After giving this some thought and mulling over all the activities of the past ten weeks -- running the pie stand, managing the steady stream of house guests, doing two rounds of edits on my book, getting a new kitchen sink and counter installed, battling bronchitis, having a birthday, teaching pie classes, and, oh, making that noble but ill-fated attempt at dating again -- when has there been time for personal growth?! Most days my life feels like the tangled chaos of my squash vines. If only I had one of those cattle fences to organize and contain my unruly stems, something to hang onto that allows me to grow upward. Or maybe I am more like the carrots and the beets -- scruffy green leaves on the outside, but inside my roots are simply burrowing deeper in the ground, and I am growing, slowly but steadily, in my own unseeable way. It's a longer and more difficult process to expand and grow in this underground, dirt-moving way. It's the kind of growth that requires patience. Oh, right.

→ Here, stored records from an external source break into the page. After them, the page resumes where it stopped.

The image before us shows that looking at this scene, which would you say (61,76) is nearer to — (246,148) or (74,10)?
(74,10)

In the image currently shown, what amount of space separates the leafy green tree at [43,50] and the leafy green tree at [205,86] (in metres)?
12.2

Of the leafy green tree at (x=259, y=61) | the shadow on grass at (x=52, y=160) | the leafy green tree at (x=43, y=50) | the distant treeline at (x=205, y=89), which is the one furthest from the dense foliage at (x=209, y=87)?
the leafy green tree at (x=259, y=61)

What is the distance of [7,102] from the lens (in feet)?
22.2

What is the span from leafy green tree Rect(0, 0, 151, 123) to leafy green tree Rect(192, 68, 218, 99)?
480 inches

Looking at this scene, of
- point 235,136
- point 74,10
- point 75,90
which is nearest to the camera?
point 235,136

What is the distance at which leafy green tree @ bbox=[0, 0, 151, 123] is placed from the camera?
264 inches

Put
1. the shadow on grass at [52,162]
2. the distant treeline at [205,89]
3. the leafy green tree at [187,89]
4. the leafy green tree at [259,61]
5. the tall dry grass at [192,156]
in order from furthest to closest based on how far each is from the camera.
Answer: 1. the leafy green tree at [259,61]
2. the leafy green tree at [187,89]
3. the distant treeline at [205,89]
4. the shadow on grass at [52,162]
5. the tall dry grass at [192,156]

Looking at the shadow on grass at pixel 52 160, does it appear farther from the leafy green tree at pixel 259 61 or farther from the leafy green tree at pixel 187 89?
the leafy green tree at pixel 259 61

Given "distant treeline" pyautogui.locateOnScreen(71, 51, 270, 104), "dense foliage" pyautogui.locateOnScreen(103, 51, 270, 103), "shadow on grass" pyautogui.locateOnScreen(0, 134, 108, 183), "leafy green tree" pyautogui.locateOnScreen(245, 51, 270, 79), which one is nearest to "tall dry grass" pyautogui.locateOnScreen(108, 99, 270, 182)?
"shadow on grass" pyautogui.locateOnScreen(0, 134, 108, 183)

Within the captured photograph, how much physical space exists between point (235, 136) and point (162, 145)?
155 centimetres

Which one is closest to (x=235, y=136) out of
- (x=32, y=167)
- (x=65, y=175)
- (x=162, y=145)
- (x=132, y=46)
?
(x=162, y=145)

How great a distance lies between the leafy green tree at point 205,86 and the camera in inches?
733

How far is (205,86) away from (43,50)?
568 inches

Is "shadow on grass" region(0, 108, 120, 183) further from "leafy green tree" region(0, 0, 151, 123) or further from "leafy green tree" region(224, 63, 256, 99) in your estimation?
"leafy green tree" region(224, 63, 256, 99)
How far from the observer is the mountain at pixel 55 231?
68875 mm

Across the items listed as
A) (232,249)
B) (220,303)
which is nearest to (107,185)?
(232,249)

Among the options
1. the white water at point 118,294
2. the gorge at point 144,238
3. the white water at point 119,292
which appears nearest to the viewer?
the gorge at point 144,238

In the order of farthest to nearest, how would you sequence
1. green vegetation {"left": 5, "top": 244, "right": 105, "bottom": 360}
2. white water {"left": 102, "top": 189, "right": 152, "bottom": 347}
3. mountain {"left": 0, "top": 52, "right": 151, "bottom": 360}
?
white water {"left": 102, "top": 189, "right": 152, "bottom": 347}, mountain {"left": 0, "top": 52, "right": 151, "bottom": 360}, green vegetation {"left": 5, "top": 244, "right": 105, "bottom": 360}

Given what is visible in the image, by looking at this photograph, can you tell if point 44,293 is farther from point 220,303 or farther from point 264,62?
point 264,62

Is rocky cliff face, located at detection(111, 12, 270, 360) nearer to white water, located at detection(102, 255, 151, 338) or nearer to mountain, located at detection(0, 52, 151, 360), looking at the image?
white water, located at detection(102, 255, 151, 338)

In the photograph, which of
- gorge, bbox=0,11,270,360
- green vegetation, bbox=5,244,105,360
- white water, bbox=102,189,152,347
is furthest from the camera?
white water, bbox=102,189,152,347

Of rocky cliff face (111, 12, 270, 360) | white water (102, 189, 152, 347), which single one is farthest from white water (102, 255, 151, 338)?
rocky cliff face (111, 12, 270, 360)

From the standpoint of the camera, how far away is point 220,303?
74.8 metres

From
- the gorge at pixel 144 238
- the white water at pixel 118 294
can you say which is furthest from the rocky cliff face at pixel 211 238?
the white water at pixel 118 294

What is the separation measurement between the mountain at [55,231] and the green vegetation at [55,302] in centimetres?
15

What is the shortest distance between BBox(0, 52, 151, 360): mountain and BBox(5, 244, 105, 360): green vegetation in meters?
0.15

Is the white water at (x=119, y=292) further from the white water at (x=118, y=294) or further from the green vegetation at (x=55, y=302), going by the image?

Until that self-realization is unearthed, I will continue to enjoy the harvest and reap the benefits of my spinach, lettuce, tomatoes, basil and the many other healthy greens that are sustaining me this summer. I will continue to check the garden each morning with excitement and anticipation -- and holding my breath that I don't wake up to zucchini the size of my Mini Cooper. You laugh. But at this current growth rate, anything is possible.